Abu Dhabi’s TII Launches Falcon-H1 Arabic, Establishing the World’s Leading Arabic AI Model

TII · Mar 17 · NLP LLM

Abu Dhabi’s Technology Innovation Institute (TII) has launched Falcon-H1 Arabic, a new large language model based on a hybrid Mamba-Transformer architecture. The Falcon-H1 family comes in 3B, 7B, and 34B parameter sizes and outperforms existing models on the Open Arabic LLM Leaderboard (OALL). The model features improvements in data quality, dialect coverage, and long-context stability. Why it matters: This release strengthens the UAE's position in Arabic AI and provides a high-performing model tailored to the linguistic and cultural needs of the region.

SectEval: Evaluating the Latent Sectarian Preferences of Large Language Models

arXiv · Mar 13 · NLP LLM

The paper introduces SectEval, a new benchmark to evaluate sectarian biases in LLMs concerning Sunni and Shia Islam, available in English and Hindi. Results show significant inconsistencies in LLM responses based on language, with some models favoring Shia responses in English but Sunni in Hindi. Location-based experiments further reveal that advanced models adapt their responses based on the user's claimed country, while smaller models exhibit a consistent Sunni-leaning bias.

= = = = = = =

* _Questions_:
(1) From the AI news excerpt, list every parameter size in which the Falcon-H1 family comes.
(2) According to the AI news excerpt, on which leaderboard does the Falcon-H1 family outperform existing models?
(3) Please carry on the AI news excerpt from its last sentence.
The data isn't needed for any of this.

= = = = = = =

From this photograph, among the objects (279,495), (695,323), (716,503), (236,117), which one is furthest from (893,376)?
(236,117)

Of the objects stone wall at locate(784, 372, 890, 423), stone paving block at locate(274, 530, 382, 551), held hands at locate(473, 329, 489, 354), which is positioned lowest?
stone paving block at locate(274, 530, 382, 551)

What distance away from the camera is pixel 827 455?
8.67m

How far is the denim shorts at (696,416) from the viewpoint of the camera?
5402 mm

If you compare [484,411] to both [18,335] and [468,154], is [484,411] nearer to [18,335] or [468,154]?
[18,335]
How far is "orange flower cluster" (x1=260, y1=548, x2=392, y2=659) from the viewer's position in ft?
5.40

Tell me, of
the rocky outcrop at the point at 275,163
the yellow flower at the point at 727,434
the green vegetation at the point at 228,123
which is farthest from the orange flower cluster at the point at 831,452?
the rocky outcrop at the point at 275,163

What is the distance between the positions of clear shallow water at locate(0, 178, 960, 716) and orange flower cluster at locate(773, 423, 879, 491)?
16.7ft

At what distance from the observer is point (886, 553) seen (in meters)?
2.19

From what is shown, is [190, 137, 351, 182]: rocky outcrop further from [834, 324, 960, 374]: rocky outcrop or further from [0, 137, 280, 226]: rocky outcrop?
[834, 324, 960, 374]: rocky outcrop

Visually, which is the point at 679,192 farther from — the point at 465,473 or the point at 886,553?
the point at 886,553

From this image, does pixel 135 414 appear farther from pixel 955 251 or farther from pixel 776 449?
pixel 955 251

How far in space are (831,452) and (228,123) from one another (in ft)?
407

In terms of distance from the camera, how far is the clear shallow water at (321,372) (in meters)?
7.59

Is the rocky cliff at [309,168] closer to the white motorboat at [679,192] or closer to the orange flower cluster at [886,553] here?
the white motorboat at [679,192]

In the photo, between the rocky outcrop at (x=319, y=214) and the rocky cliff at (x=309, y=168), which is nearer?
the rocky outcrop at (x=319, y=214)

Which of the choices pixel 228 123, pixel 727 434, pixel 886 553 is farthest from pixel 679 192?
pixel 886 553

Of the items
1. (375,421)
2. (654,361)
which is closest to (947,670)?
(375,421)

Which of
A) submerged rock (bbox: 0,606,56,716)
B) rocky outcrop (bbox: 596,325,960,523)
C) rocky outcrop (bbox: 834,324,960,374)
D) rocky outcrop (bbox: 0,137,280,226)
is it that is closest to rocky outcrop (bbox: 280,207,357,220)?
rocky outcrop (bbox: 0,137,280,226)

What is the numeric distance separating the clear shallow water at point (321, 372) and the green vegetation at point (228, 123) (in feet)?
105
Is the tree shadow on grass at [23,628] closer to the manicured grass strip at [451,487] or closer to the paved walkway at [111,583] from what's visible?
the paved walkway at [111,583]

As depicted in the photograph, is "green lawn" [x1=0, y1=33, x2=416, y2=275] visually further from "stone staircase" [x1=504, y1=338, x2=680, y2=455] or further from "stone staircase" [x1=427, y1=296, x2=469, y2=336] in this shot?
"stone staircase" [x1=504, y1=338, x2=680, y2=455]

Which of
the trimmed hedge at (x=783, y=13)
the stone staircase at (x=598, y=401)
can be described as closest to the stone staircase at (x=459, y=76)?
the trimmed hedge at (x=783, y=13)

= = = = = = =

* _Results of the exercise_:
(1) 3B, 7B, 34B

(2) The Open Arabic LLM Leaderboard (OALL).

(3)
Beyond the Resumé: A Rubric-Aware Automatic Interview System for Information Elicitation

arXiv · Mar 2 · NLP LLM

MBZUAI researchers have developed an automatic interview system that uses LLMs to elicit nuanced, role-specific information from job candidates, improving early-stage hiring decisions. The system updates its belief about an applicant's rubric-oriented latent traits in a calibrated way based on their interview performance. Evaluation on simulated interviews showed the system's belief converges towards the simulated applicants' constructed ability levels.

ArabicNumBench: Evaluating Arabic Number Reading in Large Language Models

arXiv · Feb 21 · NLP LLM

The paper introduces ArabicNumBench, a benchmark for evaluating LLMs on Arabic number reading using both Eastern and Western Arabic numerals. It evaluates 71 models from 10 providers on 210 number reading tasks, using zero-shot, zero-shot CoT, few-shot, and few-shot CoT prompting strategies. The results show substantial performance variation, with few-shot CoT prompting achieving 2.8x higher accuracy than zero-shot approaches. Why it matters: The benchmark establishes baselines for Arabic number comprehension and provides guidance for model selection in production Arabic NLP systems.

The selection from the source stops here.